Updates from Spain, Morocco, and the United States, from the Asymptote team

This week, we visit Morocco with new Editor-at-Large Jessie Stoolman, who tells us about a new play based on a classic novel. Then in Spain, we have a publishing update with Editor-at-Large Carmen Morawski, and onto the United States, we strap in for today’s Presidential Inauguration and writers’ reactions to the historic event. 

Editor-at-Large Jessie Stoolman reports from Morocco:

A theatrical interpretation of Mohammed Khair Ed-dine’s novel Le Déterreur [نباش القبور], adapted by Cédric Gourmelon and starring Ghassan El-Hakim, is currently on tour in Morocco, with the next performance set to take place on January 21 at the House of Culture [دار الثقابة] in Tetouan.  In the novel, a man from southern Morocco shares his countercurrent perspectives on living in a marginalized community inside a wider, fractured, postcolonial space as he recounts his life story.

Winner of numerous literary awards, including Jean Cocteau’s Les infants terribles literary prize for his novel Agadir, Khair Ed-dine (or “The Blue Bird,” as he is sometimes called) mainly wrote poetry and novels in French.
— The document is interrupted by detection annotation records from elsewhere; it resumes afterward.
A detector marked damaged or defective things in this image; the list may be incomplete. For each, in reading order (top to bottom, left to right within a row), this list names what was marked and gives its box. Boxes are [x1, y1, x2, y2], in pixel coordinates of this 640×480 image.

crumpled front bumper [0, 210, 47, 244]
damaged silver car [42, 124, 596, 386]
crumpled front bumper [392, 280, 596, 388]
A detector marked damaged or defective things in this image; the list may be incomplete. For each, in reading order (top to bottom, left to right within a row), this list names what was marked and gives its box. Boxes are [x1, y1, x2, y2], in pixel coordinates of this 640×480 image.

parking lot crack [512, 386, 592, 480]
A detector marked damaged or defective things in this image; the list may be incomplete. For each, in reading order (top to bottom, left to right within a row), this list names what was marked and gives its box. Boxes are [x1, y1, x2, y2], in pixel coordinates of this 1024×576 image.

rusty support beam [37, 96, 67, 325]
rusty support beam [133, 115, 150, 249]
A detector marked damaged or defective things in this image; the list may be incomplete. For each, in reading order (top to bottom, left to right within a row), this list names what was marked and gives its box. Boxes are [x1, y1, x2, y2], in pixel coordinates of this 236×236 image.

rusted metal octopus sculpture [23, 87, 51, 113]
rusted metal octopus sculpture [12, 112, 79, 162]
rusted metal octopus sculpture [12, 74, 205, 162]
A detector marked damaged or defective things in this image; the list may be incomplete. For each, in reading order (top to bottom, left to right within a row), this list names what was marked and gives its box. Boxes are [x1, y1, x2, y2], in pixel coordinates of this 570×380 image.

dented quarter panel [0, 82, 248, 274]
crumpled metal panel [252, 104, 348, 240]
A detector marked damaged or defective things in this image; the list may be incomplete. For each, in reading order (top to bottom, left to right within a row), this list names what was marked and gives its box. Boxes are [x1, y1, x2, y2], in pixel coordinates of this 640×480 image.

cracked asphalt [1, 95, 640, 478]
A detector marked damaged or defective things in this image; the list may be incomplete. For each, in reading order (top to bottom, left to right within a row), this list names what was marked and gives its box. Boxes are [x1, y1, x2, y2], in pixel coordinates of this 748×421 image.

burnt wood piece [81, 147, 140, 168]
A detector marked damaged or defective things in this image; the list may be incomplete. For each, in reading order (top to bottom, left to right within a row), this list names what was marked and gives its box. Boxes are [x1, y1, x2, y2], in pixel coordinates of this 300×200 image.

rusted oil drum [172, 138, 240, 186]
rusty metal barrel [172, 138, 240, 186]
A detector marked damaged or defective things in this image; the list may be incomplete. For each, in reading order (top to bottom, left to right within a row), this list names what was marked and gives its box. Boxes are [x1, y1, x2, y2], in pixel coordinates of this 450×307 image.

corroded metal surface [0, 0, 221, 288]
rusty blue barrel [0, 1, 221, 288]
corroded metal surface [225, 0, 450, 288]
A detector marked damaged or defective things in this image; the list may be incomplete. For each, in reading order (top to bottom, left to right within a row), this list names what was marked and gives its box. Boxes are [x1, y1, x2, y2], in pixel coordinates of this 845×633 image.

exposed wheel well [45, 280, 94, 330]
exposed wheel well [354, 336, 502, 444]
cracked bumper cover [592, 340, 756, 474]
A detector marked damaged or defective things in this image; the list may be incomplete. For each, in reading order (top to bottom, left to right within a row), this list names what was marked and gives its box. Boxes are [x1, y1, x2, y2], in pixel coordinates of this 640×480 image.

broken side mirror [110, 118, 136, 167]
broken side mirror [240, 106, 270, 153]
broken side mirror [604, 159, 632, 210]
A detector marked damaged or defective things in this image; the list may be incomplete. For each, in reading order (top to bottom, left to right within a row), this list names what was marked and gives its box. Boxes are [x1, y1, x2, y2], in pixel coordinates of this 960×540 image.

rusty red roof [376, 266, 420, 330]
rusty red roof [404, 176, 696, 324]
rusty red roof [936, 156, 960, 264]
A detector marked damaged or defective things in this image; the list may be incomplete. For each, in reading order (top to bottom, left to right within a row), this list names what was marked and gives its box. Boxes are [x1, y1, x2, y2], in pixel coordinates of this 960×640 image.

He is credited with establishing a new style of writing, what he coined guérilla linguistique, that resists, in both form and content, linguistic or societal domination. Considering his prolific contributions to the genre of revolutionary writing, it is unsurprising that Khair Ed-dine is commonly grouped among renowned, twentieth century North African authors writing in French, such as Assia Djebar, Yacine Kateb, Abdellatif Laabi, Driss Chraibi, and Tahar Ben Jelloun.

Some of Khair Ed-dine’s work has been translated into German and English. For more about the German translation of his posthumously published novel Once Upon a Time There Was a Happy Couple (Es war einmal ein glückliches Paar), Qantara.de published this article, which includes a summary of the book with excerpts and information about the writer.  Similarly, to read a sample of Khair-Eddine’s poetry translated into English, see this piece from Jadaliyya, that includes four poems from his collection Ce Maroc!

In other literary news, only a few more weeks until Morocco’s largest book fair will be back!  The 23rd edition of the International Book Fair in Casablanca will open on February 9.